Libre pour rien
- Il y a plus de cinquante ans, à la parution du premier numéro d’Hara-Kiri, une liberté de ton et de style restait à conquérir, le conformisme n’avait pas encore ingurgité la prodigieuse débauche de signes de l’insoumission et de la révolte. Il restait des territoires en friche et la différence pouvait encore se dire en faisant jouer un signe contre un autre, par des détournements symboliques inventifs. Mécaniquement, il y avait encore du jeu dans la machine et des degrés de liberté dans les rouages. Nous n’en sommes plus là. La saturation de tous les genres, en empêchant la différenciation, accouche d’une forme de censure inédite. Chaque agent déniaisé, armé jusqu’aux dents, la porte dans le rétiaire de son esprit. La liberté s’efface au seul profit d’une affirmation du moi, d’autant plus bête et pathétique qu’elle se targue d’incarner les plus grands idéaux. Dans un univers mental éduqué et structuré, la destruction des dogmes avait encore un sens. Elle n’en a plus dans un champ de ruines. Elle devient une affirmation vide, une confirmation de soi qui n’a rien à dépasser. Quelle gloire à prendre une forteresse devenue avec le temps un gros tas de gravats ?
- Les adversaires, agiles et décomplexés, ont à leur disposition mille ruses et dix mille esquives. L’ampleur de l’arsenal défensif oblige à porter les coups, puis à entrer dans une guerre positionnelle complexe. La lutte contre les consciences armées ne peut se faire en échangeant des « cher collègue » et des « cordialement ». L’affrontement est devenu souterrain, clandestin en somme. Il a ses codes de connivence, tout un cryptage. Ne pas se livrer trop tôt, effacer les dernières lueurs de réalisme manifeste pour tenter d’attaquer à partir d’un réalisme caché, plus secret, dissimulé dans une volée d’épithètes. Savoir réinventer une forme de clandestinité des idées dans un univers impudique et obscène d’expressivité intégrale. Creuser des galeries dans un magma d’évidences, ne pas céder aux chantages de la vulgarisation, aux intimidations pédagogiques et simplificatrices, ces nouvelles formes de censure et de domestication intellectuelle. Se faire connaître des intéressés tout en se dissimulant aux yeux de la multitude, principe d’économie et d’efficacité. Accepter de n’être pas lu, de perdre en lisibilité collective pour intensifier le faisceau corrosif sur la tête de ceux qui savent encore lire.

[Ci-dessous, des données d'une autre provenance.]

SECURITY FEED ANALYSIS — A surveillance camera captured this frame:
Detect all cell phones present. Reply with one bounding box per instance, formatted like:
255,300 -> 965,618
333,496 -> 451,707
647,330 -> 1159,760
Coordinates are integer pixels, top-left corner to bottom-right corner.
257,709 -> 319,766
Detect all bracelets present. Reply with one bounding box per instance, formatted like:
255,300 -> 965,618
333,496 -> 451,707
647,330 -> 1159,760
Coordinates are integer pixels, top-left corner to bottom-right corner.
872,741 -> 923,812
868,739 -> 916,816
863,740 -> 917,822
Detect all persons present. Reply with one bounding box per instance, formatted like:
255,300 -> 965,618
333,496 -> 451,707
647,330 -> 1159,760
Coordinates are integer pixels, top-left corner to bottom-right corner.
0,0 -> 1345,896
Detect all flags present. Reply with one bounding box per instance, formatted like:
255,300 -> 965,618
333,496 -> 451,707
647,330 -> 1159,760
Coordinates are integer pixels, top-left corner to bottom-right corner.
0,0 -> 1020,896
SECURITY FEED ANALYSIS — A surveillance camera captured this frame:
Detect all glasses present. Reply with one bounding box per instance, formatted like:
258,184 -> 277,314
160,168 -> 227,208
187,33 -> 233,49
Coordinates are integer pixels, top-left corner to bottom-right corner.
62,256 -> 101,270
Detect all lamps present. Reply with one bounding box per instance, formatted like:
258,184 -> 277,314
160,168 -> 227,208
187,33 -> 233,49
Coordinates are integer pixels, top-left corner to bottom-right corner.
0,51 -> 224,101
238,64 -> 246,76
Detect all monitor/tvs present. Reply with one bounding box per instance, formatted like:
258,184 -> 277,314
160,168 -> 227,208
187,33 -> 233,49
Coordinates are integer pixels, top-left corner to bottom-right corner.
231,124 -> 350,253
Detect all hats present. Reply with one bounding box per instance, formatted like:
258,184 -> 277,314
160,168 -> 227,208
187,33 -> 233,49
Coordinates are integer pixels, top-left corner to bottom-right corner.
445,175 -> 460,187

- L’idéal serait de parvenir à des formes critiques séduisantes et cruelles. Celui qui est visé pourrait même en tirer une petite jouissance textuelle masochiste. Etant donné que l’appareil pulsionnel de l’homme nouveau n’est pas forcément un modèle de santé psychique, parions qu’il aime aussi se contempler dans le miroir de sa critique. N’oublions pas que le nano-cynique adapté est aussi le premier à mépriser, secrètement, loin des caméras, tous les médiocres qui l’encensent pour de mauvaises raisons. Sa dimension sado-masochiste – oui je suis nul et faible mais c’est tout moi ça – ne doit pas être sous-estimée. Elle est même essentielle pour comprendre l’excitation, un peu malsaine, que ne manquent pas de susciter les écrivains les plus en vue dans ce domaine, les humoristes trash et les mondaines émancipées. Le cynique à la mode se dit vide et creux, inconsistant et volatile mais il ne le sait pas encore. Il n’a pas le verbe de son dire. C’est cela qu’il faut que je lui offre sur un plateau. Non pas sa tête, il me la donne déjà, mais son dire transfiguré par un verbe dont il n’est pas capable. Il manque de force pour cela ; la vie lui fait défaut.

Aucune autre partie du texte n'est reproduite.